I am, most definitely, a hoarder. But it wasn't the thought of trimming down the number of pieces I own that was terrifying me, it was how to face the inevitable situation of someone asking me to sell a piece for which I had a personal interest or tie to the artist who designed it. I've discussed before the tremendous emphasis I put on the personalities behind the art and while that is a great methodology for selecting which pieces to buy it makes selling art a royal pain in the ass. I don't so much have a problem with parting with a physical thing as I do parting with a small piece of someone I admire, care about, or at the very least, want to see succeed. I have, after all, had the pleasure of enjoying it and love the idea of giving someone else the opportunity to do the same. The few people I buy from directly I do so because I love their work. I may not love every piece put out, but I love what they do and the style with which they do it and cherish the thought of sharing the wealth.
What comes next is an admission I'm not entirely sure I should make but in the interest of full disclosure and honesty, I will, in part because I think it’s something we all do but simply don’t discuss (but should). There are a few figures in my collection that I own solely because I genuinely admire the people who created them. Money has changed hands in return for art for the sole purpose of showing confidence in an artist as a creator and as encouragement to continue. Not that were purchased in hopes of their value increasing, but because the artist is rad and I like their other works. So with that being the case, there are pieces of art in my collection that given the opportunity to sell should make this easy but instead just puts me in a terribly difficult emotional position. I am such a sappy, sentimental guy, that the thought of parting with even a lesser-liked piece of art would feel like I'm parting ways with the creator himself. On top of my own internal struggle I worry that, while I think the arguments against flipping are mostly ridiculous, I have a very real fear that one of those artists would come back to me complaining that I had flipped their art. There are also pieces that I've received either as gifts or payment for one thing or another (teehee) and what do you do about those? You can't sell them, right? Right? That would be wrong, regardless of who gave them to you or the circumstances behind the gift.
This is where my head has been for the last two weeks as I field Twitter messages and submissions through this site, to purchase my toys. A vast majority of the requests have been for pieces I had no emotional tie to and the transactions were smooth. There were only a few where I was forced to really consider the implications of the sale before deciding one-way or the other. Typically I sided with relationship and connection over money and I'm comfortable with that. I'm curious to know whether I'm alone in this kind of fear or hesitation. I can't be the only collector that wears this kind of sentimental burden, right? I'd love to hear from you if you've faced similar situations and to hear how you handled it. Do you as artists care whether a fan sells your art later, for whatever reason? Do you take it personally?
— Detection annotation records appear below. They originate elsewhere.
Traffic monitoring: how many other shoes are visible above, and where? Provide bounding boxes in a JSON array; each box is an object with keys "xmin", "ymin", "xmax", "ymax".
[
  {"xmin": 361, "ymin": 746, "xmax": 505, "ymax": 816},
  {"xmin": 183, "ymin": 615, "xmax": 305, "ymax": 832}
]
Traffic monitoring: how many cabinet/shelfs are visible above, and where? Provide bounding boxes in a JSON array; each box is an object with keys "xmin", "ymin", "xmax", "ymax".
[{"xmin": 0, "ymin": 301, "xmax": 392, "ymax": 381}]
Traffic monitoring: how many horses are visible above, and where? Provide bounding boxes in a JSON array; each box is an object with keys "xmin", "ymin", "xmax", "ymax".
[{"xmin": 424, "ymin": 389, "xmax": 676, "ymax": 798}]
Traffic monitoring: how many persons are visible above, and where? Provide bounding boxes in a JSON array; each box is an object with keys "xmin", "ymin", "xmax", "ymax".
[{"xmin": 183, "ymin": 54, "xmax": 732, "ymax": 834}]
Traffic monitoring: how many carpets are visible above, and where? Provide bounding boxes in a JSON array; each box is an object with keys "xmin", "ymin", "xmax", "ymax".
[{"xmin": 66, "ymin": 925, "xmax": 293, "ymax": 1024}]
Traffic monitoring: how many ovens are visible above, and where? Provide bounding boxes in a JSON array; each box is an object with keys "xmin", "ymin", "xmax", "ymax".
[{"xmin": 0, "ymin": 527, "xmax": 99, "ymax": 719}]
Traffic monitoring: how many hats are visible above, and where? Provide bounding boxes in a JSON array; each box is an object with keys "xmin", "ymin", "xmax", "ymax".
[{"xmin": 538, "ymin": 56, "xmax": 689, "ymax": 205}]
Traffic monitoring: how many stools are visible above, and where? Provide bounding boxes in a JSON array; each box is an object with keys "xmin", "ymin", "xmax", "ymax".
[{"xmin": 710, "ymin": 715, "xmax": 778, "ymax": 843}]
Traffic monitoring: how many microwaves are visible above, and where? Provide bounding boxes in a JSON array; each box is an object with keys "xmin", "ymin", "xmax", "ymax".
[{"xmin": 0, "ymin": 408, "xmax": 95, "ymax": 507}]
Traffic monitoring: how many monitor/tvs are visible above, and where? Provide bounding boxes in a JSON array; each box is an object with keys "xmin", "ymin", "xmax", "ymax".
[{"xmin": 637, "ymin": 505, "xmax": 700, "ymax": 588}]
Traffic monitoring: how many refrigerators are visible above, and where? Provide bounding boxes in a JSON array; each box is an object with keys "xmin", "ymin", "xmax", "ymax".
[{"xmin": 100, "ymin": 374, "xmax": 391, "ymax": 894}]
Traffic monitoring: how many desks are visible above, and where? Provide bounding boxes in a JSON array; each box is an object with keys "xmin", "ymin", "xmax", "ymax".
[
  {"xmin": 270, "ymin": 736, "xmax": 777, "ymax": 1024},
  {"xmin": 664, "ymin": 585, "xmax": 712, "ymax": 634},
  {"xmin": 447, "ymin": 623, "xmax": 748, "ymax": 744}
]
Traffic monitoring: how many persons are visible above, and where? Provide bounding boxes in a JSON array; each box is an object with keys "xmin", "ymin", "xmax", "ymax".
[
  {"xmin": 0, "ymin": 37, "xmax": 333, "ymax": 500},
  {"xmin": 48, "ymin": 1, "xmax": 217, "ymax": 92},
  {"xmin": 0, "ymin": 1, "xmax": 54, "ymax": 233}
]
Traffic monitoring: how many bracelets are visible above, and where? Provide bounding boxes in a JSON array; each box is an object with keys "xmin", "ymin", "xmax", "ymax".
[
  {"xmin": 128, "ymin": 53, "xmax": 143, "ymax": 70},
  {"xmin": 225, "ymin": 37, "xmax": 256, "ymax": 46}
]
Giving a shit about the men and women behind the plastic and clay is what makes these figures worth having for me in the first place and so I'm okay with losing sales because of self-imposed barriers. The friendships and connections this scene provides me is far more valuable than getting $35, shipped, for a piece of plastic. Although, I've got quite the collection of nondescript Bearbricks available should you have a particularly Bearbrick shaped hole in your own collection.